Tero, the reason I'm not much interested in total mobile market shares is because analogue is doomed and TDMA won't be very many years behind and certainly won't enjoy a high growth rate for long. GSM is the big monster and will be around for a good decade because it will only disappear as 3G comes trundling out eventually [though high data rates in cdmaOne networks and competition from cdmaOne will erode GSM sales - watch Aussie and NZ for example over the next 3 years]

Eventually is a very important word for NTT and others dithering about waiting for 3G to be ready while cdmaOne competitors get the customers.

GSM is a pretty good phone service. That's the hot system here. Analogue is bigger, but GSM is growing 100% per 6 months.

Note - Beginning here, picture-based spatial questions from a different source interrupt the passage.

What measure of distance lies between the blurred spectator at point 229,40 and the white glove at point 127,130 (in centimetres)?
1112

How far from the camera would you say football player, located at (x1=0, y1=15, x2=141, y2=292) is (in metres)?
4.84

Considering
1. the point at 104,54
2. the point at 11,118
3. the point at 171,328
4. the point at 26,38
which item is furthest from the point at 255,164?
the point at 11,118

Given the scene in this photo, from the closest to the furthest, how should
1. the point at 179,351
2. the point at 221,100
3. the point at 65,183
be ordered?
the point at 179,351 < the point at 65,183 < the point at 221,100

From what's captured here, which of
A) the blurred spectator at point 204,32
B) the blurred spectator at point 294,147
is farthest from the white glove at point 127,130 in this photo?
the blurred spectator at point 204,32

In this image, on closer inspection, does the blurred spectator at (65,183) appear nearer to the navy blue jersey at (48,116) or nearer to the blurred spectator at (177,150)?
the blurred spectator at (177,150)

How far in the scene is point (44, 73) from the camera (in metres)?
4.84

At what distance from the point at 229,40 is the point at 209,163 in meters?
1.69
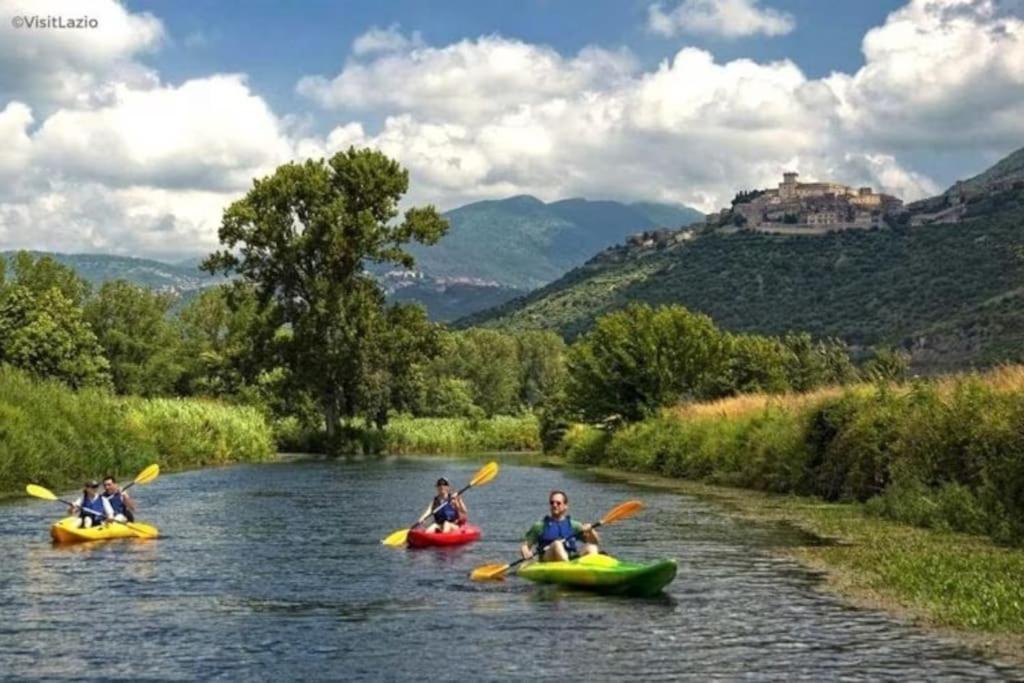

5 years from now, the investor's horizon which is where investors should be looking, GSM will be huge, cdmaOne will be next, TDMA will be struggling in odd places [it won't exist here - it will be removed] and analogue will be mostly replaced by cdmaOne or cdma2000 or VW40 if they can get it running.

My focus on the CDMA vs GSM competition and the timing of 3G rollout is because that's where the outcomes which count will be. The most important issue for Q! and Nokia is the CDMA ASIC and handset market shares they manage to develop.

As Motorola and Ericsson both found, having great economies of scale on plastic buying, solder, batteries, screens and labelling was insignificant compared with the right technology and the right designs. Having a great market share on analog and GSM was no help to Ericy. Now we hear a big chunk of their stock is on the block.

What amazed me is that they didn't fire Lars Ramqvist 3 years ago when it was obvious that the 'we will deny them their request' was not the most customer centric statement to emanate from a company purporting to be a marketer and missing out on CDMA was not the brightest strategy either.

Yes, fragmented standards in the USA, high prices, bundled minutes, high monthly charges, called party pays, price plans approved by the government, high roaming charges, have all made mobile phones relatively unattractive. Companies seem to think shell games are great for marketing. I think smokescreen shell games are not the best way to get customers to adopt a service. Accurate and cheap satisfaction of customer needs is the way to do it.

Places with high mobile ownership will have slower growth rates than lower such as China, where they can have a 100% growth rate for several years. The USA could have 100% subscriber growth rate for only a year or two even if the phones and minutes were free, then they'd all have a subscription.